Mark Up 20 anni: intervista esclusiva a Giovanni Cobolli Gigli

Giovanni Cobolli Gigli, presidente Federdistribuzione

di Elena Giordano

“Abbiamo acquisito una rappresentanza formale fondamentale, per poter essere, nei tavoli dove vengono prese le decisioni, espressione autorevole della distribuzione moderna".

“Nella mia lunga carriera, 20 anni nel retail, ho ricoperto diversi ruoli, Ad e direttore generale del Gruppo Rinascente, oltre agli incarichi in Federdistribuzione, dal 2003 al 2006 e successivamente dal 2011 a oggi. Posso affermare -dice Giovanni Cobolli Gigli, presidente di Federdistribuzione- che, quando assumo un incarico lo metabolizzo e lo vivo in pienezza, immedesimandomi nel business, sognandolo di notte (e questo potrebbe essere un difetto…). Quando però cambio, allora chiudo: una cosa lasciata, è lasciata”.

Quale decisione Le è costata di più in questi anni?
Procedere alla chiusura di rami aziendali, come nel caso di Rinascente. Sono decisioni che costano sul piano sia umano sia personale. Per quanto riguarda decisioni di altro genere, se comportano un tasso di rischio, vanno comunque lette in modo positivo: rappresentano una sfida. E le sfide devono essere accettate e percorse. Penso a quando lavorammo sulla ristrutturazione di Upim, puntando sul layout dei negozi e sul prodotto. Quando lasciai l’azienda, ero ben conscio che gli obiettivi di ritorno sugli investimenti non fossero stati ancora raggiunti, ma avevamo fatto comunque un buon lavoro.

Le prossime sfide?
L’oroscopo mi suggerisce di cambiare ... A parte le battute, in Federdistribuzione mi sento molto presente e operativo.

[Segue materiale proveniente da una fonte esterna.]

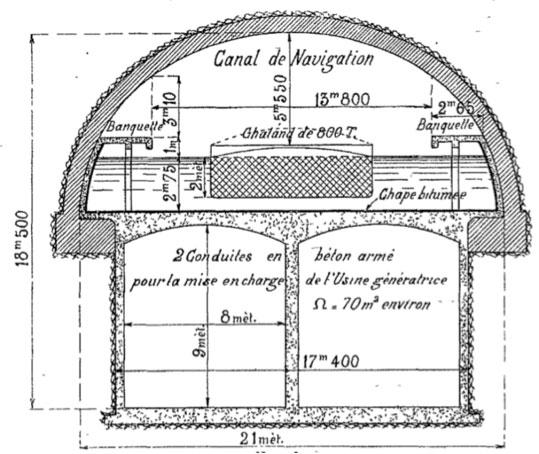 Fig. 5 : Projet de M. Maillet. Coupe de la dérivation sur son parcours en souterrain – Source: La Houille Blanche n° 167, Novembre Décembre 1920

Il lavoro è complesso: gestiamo gli interessi degli associati, che ogni giorno affrontano la concorrenza, in un momento storico in cui i rapporti tra produzione e distribuzione non sono idilliaci. Ci impegniamo per far sì che l’associazione sia sempre più incisiva e perché trovi, nel dialogo con le istituzioni, le aree di recupero di redditività per le nostre aziende. Allo scopo abbiamo iniziato a percorrere una strada nuova: abbiamo aperto un presidio a Roma, ampliato e reso più efficiente l’organizzazione interna, in modo da praticare nel miglior modo possibile il mestiere del lobbysta, nel senso più alto del termine, e acquisito una fondamentale rappresentanza formale che possa essere, nei tavoli dove vengono prese le decisioni, espressione autorevole della distribuzione moderna.

La distribuzione moderna è un settore spaventato dal cambiamento?
No. In ogni azienda sono presenti cervelli capaci di intercettare le sfide e realizzare strategie innovative. Certo, ogni azienda tiene per sé questi tesori e non li condivide, in quanto elementi di competizione.
Per questo Federdistribuzione si propone di diventare un comun denominatore sui temi più forti del momento, come la sostenibilità, il lavoro, la fiscalità, la liberalizzazione, il territorio, il Titolo V della Costituzione.

Quali i cambiamenti più significativi di questi anni?
Certo la grande professionalizzazione degli operatori. Notiamo ottime esperienze “raccontate” da catene internazionali, specie di quelle non food: la loro evoluzione è stata positiva, in termini di offerta, stile, value for money. Alcuni hanno addirittura aperto nuovi segmenti, nei quali prima non erano presenti esperienze: penso al bricolage, allo sport, all’elettronica. Di pari passo si è evoluto anche il consumatore.

Come si evolverà il commercio?
Vedo la possibilità di integrare i canali: incrociare la vendita di alimentare e non food, per esempio. Tutti concordano sul fatto che il presidio fisico non scomparirà. Ma ci saranno evoluzioni: il negozio servirà sempre per attrarre il cliente, che sarà coinvolto dalla promozione online. On e off line diventeranno parti sinergiche dell’esperienza di acquisto.